With This Shield or Upon It, Old Man Klitschko

MANCHESTER, ENGLAND - DECEMBER 10: Wladimir Klitschko of Ukraine shakes hands with Anthony Joshua of England (L) following the announcement that the pair will fight at Wembley Stadium in April 2017, at Manchester Arena on December 10, 2016 in Manchester, England. (Photo by Richard Heathcote/Getty Images)

Wladimir Klitschko is one of the greater heavyweights to ever strap on a pair, no doubt about it. But just where does he rate among the very best? Has he broken into the top-10 with his longevity, dominance, technical prowess and awesome punching power? Is he instead on the back end of the top-20 or 30 due to his safety orientated style, his stoppage losses and his lack of great opponents? The argument can be made in either direction and for everything in-between.

For all intents and purposes, the resident Ukrainian cannot receive a proper evaluation on the all-time list until his career is over. Even if he gets by Britain’s Anthony Joshua, few believe he can march on much longer, at least at the world level. It would not be in his best interest to do so. “Dr. Steelhammer”, at that point, will have overcome multiple generations of top contenders, a feat accomplished by few.

So, the end is nigh and the pundits and their pens await. “Where should he go?” they ask, dicing the facts with unequaled parts of bias and reason. I will be waiting to scribble him in, as well, but how he performs in April against a massive, hard-punching youngster will act as a sort of notoriety stamp on his legacy. If he fights tentatively, popping a jab here and there without unleashing real firepower, people will either attribute it to his age, or apply it to a line of reasoning that assumes he struggles with men of his size. It could be both. Either way I think it hurts his long-term standing. If he hangs back with his old workmanlike left while mixing in hooks and right hands, and then earns a clear enough decision or a knockout, I believe his historical ranking improves.

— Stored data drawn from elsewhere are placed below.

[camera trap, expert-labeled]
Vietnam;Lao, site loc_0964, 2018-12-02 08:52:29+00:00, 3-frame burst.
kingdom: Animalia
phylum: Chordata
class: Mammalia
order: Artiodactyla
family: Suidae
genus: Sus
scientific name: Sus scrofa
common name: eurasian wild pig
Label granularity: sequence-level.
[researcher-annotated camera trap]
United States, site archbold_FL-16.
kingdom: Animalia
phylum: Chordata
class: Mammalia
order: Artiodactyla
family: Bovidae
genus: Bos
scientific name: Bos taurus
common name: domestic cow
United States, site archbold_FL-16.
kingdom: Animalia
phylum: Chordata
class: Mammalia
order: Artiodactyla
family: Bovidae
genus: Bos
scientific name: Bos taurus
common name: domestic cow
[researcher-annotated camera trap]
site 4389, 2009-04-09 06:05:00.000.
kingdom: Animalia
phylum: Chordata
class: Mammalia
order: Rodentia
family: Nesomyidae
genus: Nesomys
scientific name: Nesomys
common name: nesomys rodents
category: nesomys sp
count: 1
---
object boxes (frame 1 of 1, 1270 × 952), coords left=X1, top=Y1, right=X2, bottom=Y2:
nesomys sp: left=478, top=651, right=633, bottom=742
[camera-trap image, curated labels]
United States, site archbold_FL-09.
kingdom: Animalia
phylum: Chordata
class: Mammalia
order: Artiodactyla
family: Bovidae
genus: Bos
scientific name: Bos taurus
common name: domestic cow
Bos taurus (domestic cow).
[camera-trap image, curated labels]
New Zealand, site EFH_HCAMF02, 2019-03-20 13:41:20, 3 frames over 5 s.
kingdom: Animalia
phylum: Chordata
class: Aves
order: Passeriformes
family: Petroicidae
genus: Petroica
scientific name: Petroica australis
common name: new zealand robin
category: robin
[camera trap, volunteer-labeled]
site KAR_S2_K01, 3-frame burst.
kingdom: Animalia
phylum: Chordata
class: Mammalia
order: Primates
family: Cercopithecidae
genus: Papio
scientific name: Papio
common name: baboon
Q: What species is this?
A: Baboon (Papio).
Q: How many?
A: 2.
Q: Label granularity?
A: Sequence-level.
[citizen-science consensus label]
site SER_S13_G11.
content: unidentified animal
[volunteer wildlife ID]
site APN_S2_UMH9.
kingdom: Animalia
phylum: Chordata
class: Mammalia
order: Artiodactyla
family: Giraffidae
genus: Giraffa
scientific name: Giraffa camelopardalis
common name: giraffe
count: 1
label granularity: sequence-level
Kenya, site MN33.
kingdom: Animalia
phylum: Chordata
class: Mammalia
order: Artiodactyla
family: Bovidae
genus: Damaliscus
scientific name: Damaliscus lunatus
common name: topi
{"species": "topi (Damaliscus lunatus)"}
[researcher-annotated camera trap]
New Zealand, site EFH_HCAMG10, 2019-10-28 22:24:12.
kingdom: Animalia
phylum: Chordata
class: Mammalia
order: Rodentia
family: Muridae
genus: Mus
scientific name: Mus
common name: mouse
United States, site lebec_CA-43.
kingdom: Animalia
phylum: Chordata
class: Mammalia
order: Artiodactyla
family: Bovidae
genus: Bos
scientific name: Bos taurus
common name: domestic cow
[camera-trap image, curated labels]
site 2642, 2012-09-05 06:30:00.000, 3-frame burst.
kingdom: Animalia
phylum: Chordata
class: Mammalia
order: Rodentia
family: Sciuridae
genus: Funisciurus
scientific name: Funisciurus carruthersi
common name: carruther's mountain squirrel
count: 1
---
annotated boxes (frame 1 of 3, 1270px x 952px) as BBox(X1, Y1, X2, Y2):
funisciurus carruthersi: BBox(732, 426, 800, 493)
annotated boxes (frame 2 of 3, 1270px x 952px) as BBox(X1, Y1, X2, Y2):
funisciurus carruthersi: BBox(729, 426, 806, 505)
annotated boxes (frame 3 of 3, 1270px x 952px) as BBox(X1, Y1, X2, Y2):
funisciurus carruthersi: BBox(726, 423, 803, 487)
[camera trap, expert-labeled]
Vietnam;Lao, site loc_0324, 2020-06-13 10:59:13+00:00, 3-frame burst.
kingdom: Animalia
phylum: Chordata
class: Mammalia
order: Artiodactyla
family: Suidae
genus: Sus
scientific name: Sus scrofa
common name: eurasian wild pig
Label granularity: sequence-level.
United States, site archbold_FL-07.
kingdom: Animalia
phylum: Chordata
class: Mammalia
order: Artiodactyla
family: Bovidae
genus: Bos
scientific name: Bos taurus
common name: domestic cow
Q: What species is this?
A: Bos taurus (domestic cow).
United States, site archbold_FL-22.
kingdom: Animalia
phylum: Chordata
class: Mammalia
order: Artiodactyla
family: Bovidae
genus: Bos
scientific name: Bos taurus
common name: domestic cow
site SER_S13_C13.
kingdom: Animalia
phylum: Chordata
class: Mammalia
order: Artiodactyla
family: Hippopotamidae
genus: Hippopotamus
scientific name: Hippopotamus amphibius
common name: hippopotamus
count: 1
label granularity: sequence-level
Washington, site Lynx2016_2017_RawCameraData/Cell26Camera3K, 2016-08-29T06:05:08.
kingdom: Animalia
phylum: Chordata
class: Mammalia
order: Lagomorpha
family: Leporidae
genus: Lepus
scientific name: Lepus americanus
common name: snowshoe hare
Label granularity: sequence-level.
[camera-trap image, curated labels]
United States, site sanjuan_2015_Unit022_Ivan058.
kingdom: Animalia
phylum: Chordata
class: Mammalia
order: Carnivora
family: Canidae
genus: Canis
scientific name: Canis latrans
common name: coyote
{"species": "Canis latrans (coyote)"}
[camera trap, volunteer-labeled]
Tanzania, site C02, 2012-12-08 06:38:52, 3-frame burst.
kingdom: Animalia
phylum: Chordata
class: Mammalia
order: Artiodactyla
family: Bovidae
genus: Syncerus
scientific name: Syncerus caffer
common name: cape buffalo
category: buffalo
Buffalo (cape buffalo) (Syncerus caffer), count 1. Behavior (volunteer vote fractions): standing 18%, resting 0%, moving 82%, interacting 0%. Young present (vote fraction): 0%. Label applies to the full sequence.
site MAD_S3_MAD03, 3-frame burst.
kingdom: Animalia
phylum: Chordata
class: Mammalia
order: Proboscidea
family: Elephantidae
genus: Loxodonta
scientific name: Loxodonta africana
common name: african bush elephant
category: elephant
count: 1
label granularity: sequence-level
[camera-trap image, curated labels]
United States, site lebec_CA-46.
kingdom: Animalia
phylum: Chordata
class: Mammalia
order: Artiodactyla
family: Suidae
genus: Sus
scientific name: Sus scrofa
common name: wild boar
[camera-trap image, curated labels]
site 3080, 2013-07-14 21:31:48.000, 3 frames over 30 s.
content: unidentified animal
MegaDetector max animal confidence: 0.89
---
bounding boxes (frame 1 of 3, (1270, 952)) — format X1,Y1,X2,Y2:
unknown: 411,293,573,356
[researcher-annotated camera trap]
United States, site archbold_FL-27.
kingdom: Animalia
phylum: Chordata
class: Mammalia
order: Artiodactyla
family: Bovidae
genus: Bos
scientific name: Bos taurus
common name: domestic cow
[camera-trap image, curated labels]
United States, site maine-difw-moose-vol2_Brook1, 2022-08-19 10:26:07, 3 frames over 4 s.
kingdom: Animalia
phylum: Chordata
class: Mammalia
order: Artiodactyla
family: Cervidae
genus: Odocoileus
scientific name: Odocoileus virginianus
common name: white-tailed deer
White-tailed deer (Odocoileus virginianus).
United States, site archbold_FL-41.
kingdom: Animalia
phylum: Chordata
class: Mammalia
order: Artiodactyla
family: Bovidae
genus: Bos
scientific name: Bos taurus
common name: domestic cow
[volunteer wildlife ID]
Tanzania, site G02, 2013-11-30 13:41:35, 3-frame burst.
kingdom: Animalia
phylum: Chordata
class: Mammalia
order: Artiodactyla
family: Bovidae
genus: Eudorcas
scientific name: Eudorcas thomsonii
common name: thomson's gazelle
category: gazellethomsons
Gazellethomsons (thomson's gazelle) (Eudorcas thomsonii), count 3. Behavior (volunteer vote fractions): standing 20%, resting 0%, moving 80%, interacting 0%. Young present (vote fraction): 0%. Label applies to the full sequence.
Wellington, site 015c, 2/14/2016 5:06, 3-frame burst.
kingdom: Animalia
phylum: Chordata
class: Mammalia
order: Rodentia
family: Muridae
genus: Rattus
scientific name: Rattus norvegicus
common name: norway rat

What is most propitious in the long run is the attempt at a stoppage. For much of Klitschko’s post-transformation period (when Steward got a hold of him) he has been branded monotonous. He methodically wears his foes down and then relieves them of their misery (and sometimes the fans’) in the later rounds. He could get away with it here once again, but in front of 90,000 fans jam-packed inside a football stadium and millions tuning in through their televisions and computers, it behooves him to do more; to ramp up the intensity and fight with a genuine passion that has permeated a select few of his title fights. The David Haye bout immediately comes to mind.

It might do him one better to revert to his previous style which consisted of more aggression, more infighting and more chances. Klitschko went for it in those days. The kayo was a borderline must. An approach like this would not only shock virtually everyone, including Joshua, but it would leave a lasting impression on those who have been cynical about his all-too-stringent modus operandi. Whether he wins or loses would come secondary to the rare excitement he could provide in a division sorely lacking it.

We haven’t seen a world class heavyweight scrap worth re-watching since his brother Vitali ironed out his differences with the legendary Lennox Lewis over a grueling six rounds nearly 15 years ago.
Now is your chance Mr. Steelhammer, heed the words of Plutarch’s Spartan mother and etch your name in annals of pugilistic history by throwing off the naysaying yolk. Give us something to remember.